Thank you for reporting this issue. At this time, mongodb v5 is not supported by StackStorm. You will need to use mongodb v4.4

Hi,
Do you know when MongoDBv5 will be supported ?

I experience the same issue.
Is there any possible fix or workaround?
Is there a way to add the allowDiskUse:true option to the history query?

Also experiencing this issue on mongo 4.4
Seems like I ran an action with a large dataset or I ran it too many times? Not sure. I can filter different actions and see them fine but when I choose this specific action (or all actions) I get the error.
I noticed that the stdout of these workflows are extremely large, so that’s definitely why it’s causing the errors. The total result of multiple executions surpass the Mongdb memory limit

Also seeing this with Stackstorm 3.8 on Mongo 4.4. I had to roll back to Stackstorm 3.6, which does not manifest this issue.

Is there a workaround or fix expected to resolve this?

commented

Hi,
I'm facing the same problem after an update from 3.6 to 3.8, is there any fix planned ?

commented

Thanks for the report.

Could be a regression?
If someone could try to dig deeper into the v3.8.0 changelog (https://github.com/StackStorm/st2/releases/tag/v3.8.0) and identify the PR that caused it, as well as provide a PR to fix it, - that'll get it into the next release.

■ **Written exercise a**: Repeat the lines of the records below exactly as they appear.

■ **Record excerpts**:

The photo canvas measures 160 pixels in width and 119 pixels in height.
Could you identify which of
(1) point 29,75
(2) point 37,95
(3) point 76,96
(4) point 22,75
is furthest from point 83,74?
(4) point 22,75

■ **Written exercise b**: Quote every sentence in the forum thread above that ends with a question mark.

■ **Complete answer a**:
The photo canvas measures 160 pixels in width and 119 pixels in height.
Could you identify which of
(1) point 29,75
(2) point 37,95
(3) point 76,96
(4) point 22,75
is furthest from point 83,74?
(4) point 22,75

■ **Complete answer b**:
Do you know when MongoDBv5 will be supported ?
Is there any possible fix or workaround?
Is there a way to add the allowDiskUse:true option to the history query?
Seems like I ran an action with a large dataset or I ran it too many times?
Is there a workaround or fix expected to resolve this?
I'm facing the same problem after an update from 3.6 to 3.8, is there any fix planned ?
Could be a regression?